BareBones 2020 · OFFERINGS: Artists Respond to the Mourning, Grieving and Fires on Lake Street
Stop Killing Black People
We invite you to view the online feature of Stop Killing Black People: a personal photo journey of the 100th anniversary of the Duluth Lynchings by artist Mary Plaster. For the full albums, visit the artist’s Facebook page.
For her project in OFFERINGS: BareBones 2020, Mary revisited her home city’s violent history and reflected upon it in relation to the recent uprisings on Lake St. Her research on this story took her on a pilgrimage to the four sites associated with victims named Elias Clayton, Elmer Jackson, and Isaac McGhie on June 15, 1920. Captured in the more than 20 photos she has taken, Mary shows the present day state of these sites: the West Duluth circus grounds, the downtown police station, the nearby lamp post corner where the lynching took place, and the East Duluth burial grounds. One image is a historical postcard of Wheeler Field from 1920 which the artist did not take.
Mary noted, “Until recently Duluth was the only site of an African American lynching in Minnesota. I updated my personal knowledge in honor of George Floyd who was killed by Minneapolis police almost exactly 100 years after this horrific event (in addition to similar ongoing national crimes against Black people). After extensive reading and watching a recent documentary I decided to photograph and submit present day locations because I felt it important as a white woman to look at the facts of the timeline squarely, without doing a personal spin on them. Lynching is horrific no matter what race, gender, or age of the victims or whatever tools we terrorists choose for the execution. In all cases the targets of terrorism are innocent of everything besides being young men of African descent. This narrative is still far too common in the United States as we have been witnessing over and over again. White people need to see that clearly.”

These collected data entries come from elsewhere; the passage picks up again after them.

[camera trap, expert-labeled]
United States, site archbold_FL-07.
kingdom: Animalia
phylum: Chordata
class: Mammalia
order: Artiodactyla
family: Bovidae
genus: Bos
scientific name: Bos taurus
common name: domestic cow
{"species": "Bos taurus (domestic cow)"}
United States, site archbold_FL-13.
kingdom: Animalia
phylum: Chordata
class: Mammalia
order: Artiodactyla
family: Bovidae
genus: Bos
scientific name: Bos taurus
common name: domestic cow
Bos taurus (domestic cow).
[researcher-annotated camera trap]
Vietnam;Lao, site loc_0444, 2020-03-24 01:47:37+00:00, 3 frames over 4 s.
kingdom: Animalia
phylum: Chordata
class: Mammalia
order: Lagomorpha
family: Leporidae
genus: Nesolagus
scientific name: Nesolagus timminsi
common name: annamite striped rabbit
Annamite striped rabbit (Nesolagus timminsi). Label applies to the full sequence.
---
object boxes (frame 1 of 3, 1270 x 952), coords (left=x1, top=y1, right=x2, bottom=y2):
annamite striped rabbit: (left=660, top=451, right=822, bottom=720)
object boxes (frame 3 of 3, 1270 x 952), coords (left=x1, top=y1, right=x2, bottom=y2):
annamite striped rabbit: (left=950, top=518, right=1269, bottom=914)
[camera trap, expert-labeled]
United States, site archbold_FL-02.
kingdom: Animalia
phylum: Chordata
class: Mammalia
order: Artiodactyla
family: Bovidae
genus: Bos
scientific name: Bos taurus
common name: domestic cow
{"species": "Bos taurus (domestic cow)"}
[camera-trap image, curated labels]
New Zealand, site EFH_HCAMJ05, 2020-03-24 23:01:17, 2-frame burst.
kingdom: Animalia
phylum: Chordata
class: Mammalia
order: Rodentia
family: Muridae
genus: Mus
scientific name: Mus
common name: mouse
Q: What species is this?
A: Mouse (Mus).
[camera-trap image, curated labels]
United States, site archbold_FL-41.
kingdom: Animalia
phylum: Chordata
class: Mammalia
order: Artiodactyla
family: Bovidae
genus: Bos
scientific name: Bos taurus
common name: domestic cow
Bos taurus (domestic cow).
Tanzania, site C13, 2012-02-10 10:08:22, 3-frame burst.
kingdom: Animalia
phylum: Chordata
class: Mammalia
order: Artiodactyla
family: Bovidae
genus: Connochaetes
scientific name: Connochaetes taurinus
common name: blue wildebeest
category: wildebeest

I was part of the fundraising efforts for the Clayton Jackson McGhie (CJM) Memorial immediately after I moved to Duluth in 2000. It was my introduction to antiracism training (as the mother of a biracial daughter) and inspired the building my larger-than-life puppet series of historical activists. This public remembrance of lynching, bringing truth to light, remains unique in the United States. Some minor vandalism occurred at the Memorial this spring due to the 100th anniversary and the nationwide demonstrations responding to the murder of George Floyd in South Minneapolis. There is now a historical marker (only a few weeks old) on the actual crime site where a lamppost existed.
The notable changes to the story that I have observed over these 20 years include the release of the actual names of the accusers, Irene Tusken and James Sullivan. Amazingly, they were allowed to live out their lives in relative peace, never confessing to the horrible event that was inspired by their lies. Duluth’s lead police officer discovered and confessed the family secret that the “white girl from West Duluth,” who accused the arrested men, was his great aunt. The first book by Michael Fedo, The Lynchings in Duluth, published in 1979 brought to bear the story that had been forgotten; however, the names were changed to protect the privacy of the individuals. The school teacher, Warren Read, became aware that his grandfather, Louis Dondino, had been the most successful recruiter of the enraged lynch mob that formed so quickly after the rumors had spread. Dondino’s book, The Lyncher in Me, published in 2008 included the actual names.”
Mary also walked Max Skeleton, the giant skeleton marionette down Lake Street to the rubbled 3rd Precinct Station on this past Halloween night. Max Skeleton, created by Mary and Chris Lutter, had originally debuted in the 2017 BareBones.
About the Artist
Mary Plaster is a Minnesota-raised, world-traveled, trans-disciplinary artist with advanced degrees in studio/theatre art and world spirituality/activism. Since 2008, she has been the founding artistic director of Duluth All Souls Night, a multicultural arts festival held in November that transforms grief and has been attracting hundreds of people to the downtown Depot in 2019 and 2020. She has worked for many years with In the Heart of the Beast Puppet and Mask Theatre and BareBones Puppets. Mary lived for four years in central Mexico and traveled to Bali, Europe, India, and South America, observing masks and puppets in ritual. She is currently working online with Miroslav Trejtnar of Puppets in Prague to carve wooden Czech marionettes.